Text von Thomas ist gruen

Text von Katrin ist schwarz

Ort [Christchurch - Christchurch] Datum [22.10.06-25.10.06] Reisetag [168 - 171] Temp. [ca.15]
57. NZ next Idol wird geboren

Na, Toms Ueberschrift ist wohl ein bisschen uebertrieben... Schliesslich ist es schon ein paar Jahre her, dass ich geboren wurde. Das mit dem Idol (das ist die neuseelaendische Version von unserem Superstar-Spektakel) koennte aber bald hinkommen. Nee, natuerlich nicht... Erstens bin ich zu alt und zweitens umzingelt von wahrhaftigen Gesangstalenten. Am Sonntag gab eines davon, Lisa Tui Bainbridge, einen Workshop. Da das ja nun mein neues Hobby geworden ist, war ich dabei. Diesmal ging es um afrikanische Musik, um Gesang und Trommeln. Ich war wie ein Kind hin- und hergerissen zwischen Singen und Trommeln, entschied mich zunaechst fuers Singen und tat am Ende beides (aber separat, konnte das echt nicht koordinieren). Fuer den Trommelteil war Gerald aus Simbabwe zustaendig, ein cooler Typ mit dem ueblichen afrikanischen Rhythmus im Blut. Trommler sind ja so eine Spezies fuer sich, viele leicht bis schwer durchgeistigt. Das liess mich zunaechst ein wenig fremdeln, aber es waren auch ganz normale Leute dabei, beim Trommeln allerdings gerieten alle komplett in Ekstase (ich ein wenig schuechterner wegen akuter Unkenntnis Katrin und schuechtern? Kann man sich nicht wirklich vorstellen, oder?, aber es ergreift einen schon). Wir fuehrten sogar einen afrikanischen Kriegstanz auf, sehr lustig. Beim Singen war ich dann wieder zu Hause, ich bin jetzt ausgeruestet mit drei afrikanischen Liedern in verschiedenen Sprachen. Afrika, wir sind vorbereitet!

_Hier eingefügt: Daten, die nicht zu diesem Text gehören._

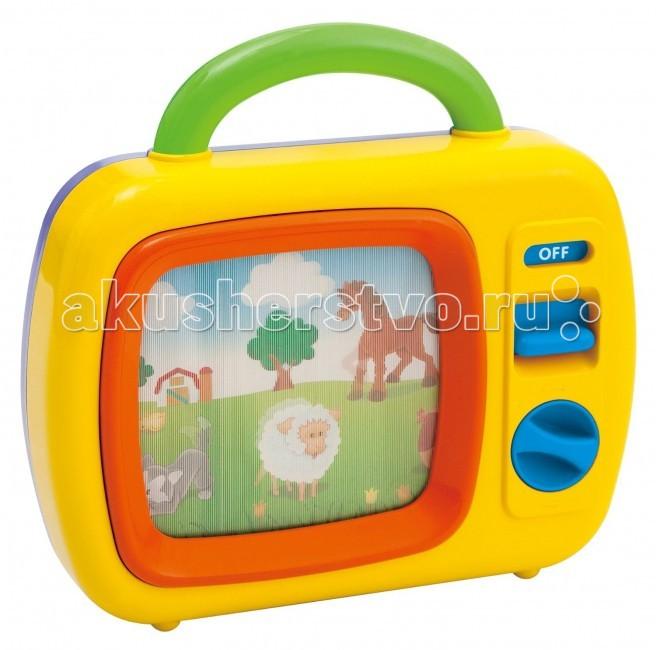 Развивающая игрушка Playgo Игрушка Телевизор 2196Игрушка Телевизор 2196Телевизор и игровой центр Playgo Экран телевизора переливается и прокручивает небольшой сюжет из жизни животных в деревенской атмосфере.   В небе светит солнышко, плывут облака, на лужайке шевелится травка и собрались все знакомые животные.   Картинка медленно плывет, прокручивается полностью примерно за 2 минуты, и посторяется снова.   Кино сопровождается красивой мелодией, которая обычно используется в мобилях и других музыкальных игрушках для малышей - колыбельная Брамса. Игрушка приводится в действие при помощи механического завода. Телевизор имеет ручку для переноски, рекомендуем взять его в дорогу, он надолго привлечет внимание вашего малыша.  С одной стороны это телевизор, с другой - активный центр с разными интересными штучками.   Особенности: Развивающий центр Телевизор - это маленький механический телевизор с ручкой-переноской.  Телевизор включается кнопкой On/Off. Имеется также кнопка механического завода (по часовой стрелке).  После завода начинает играть музыка, а на экране движется картинка с животными.  Материал: пластмасса Возраст: от 2 лет Размер товара: 26 х 34 х 8,5 см<br>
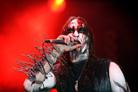 Wacken 2008 WOA 20080801 Gorgoroth 0027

Waehrend ich meine Energie von innen nach aussen transferierte, tat Tom dies auf andere Weise, indem er schwimmen ging. Meine 2.000 m von Queenstown mussten schliesslich egalisiert werden. Ausserdem widmete ich mich mal wieder etwas tiefer unserem Reisetagebuch, das inzwischen ganz schoen umfangreich geweorden ist. Das wird langsam sowohl beim Hochladen als auch beim Oeffnen der Seite zu traege und zeitaufwendig. Mal sehen, in ein paar Tagen wird das dann anders funktionieren. Bis dahin heisst es mal wieder: Gruebel, Gruebel ...

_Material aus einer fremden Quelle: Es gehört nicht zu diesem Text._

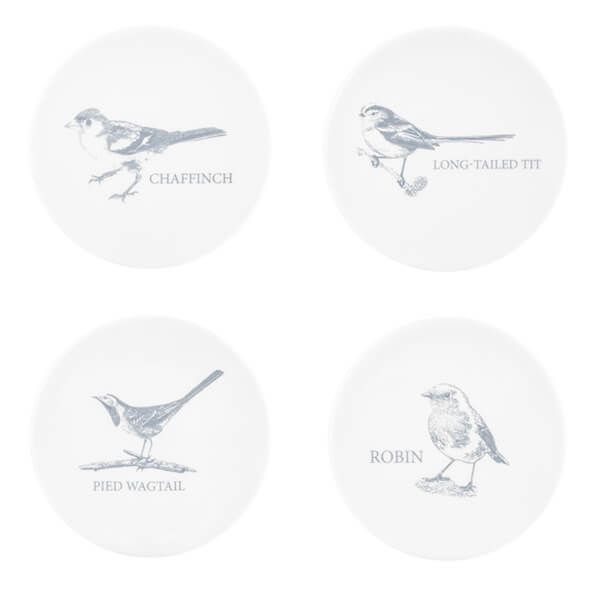 Mary Berry English Garden Set Of 4 Coasters Birds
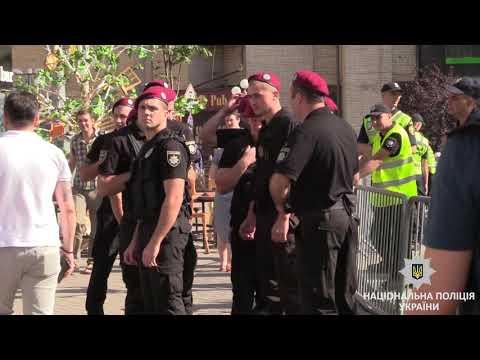 Парад у Києві відбувся без провокацій - поліція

Am Montag war Labour Day, ein Feiertag in Neuseeland. Das merkten wir, als wir unseren Tagesausflug in den Orana Wildlife Tierpark durchfuehrten; es war maechtig voll. Das lustige an diesem Tierpark ist, dass man nach einem bestimmten Zeitplan an einer Menge Fuetterungen teilnehmen kann. Wir starteten bei den Kiwis, dann ging es zu den Farmtieren (Laemmer, Schweine und Kaelbchen). Spannend war die Loewenfuetterung: eine Art Kaefigwagen faehrt mit einer bestimmten Anzahl Leute in ein grosses Gehege, wo die Loewen aus diesem Kaefig heraus gefuettert werden. Sie springen am Kaefig hoch und sogar auf ihn hinauf, es muss komisch sein, sich darin zu befinden. Mein schoenstes aber war die Giraffenfuetterung: man steht auf einem Podest und die langen Tiere kommen mit ihren Riesenkoepfen auf einen zu. Dann streifen sie mit ihren gewaltigen Zungen die Blaetter von den Zweigen, die man ihnen hinhaelt. Das war irre! Wir haben auch die ersten Kaenguruhs gesehen, wenn auch hintern Gittern. Da hatten wir also eine kleine Vorbereitung auf unsere naechsten Reiseziele, hoffentlich wird es da endlich waermer! Abends kochte ich mal wieder deutsches Essen, immer wieder eine Herausforderung mit meinen wenigen Zutaten. Aber lecker war's!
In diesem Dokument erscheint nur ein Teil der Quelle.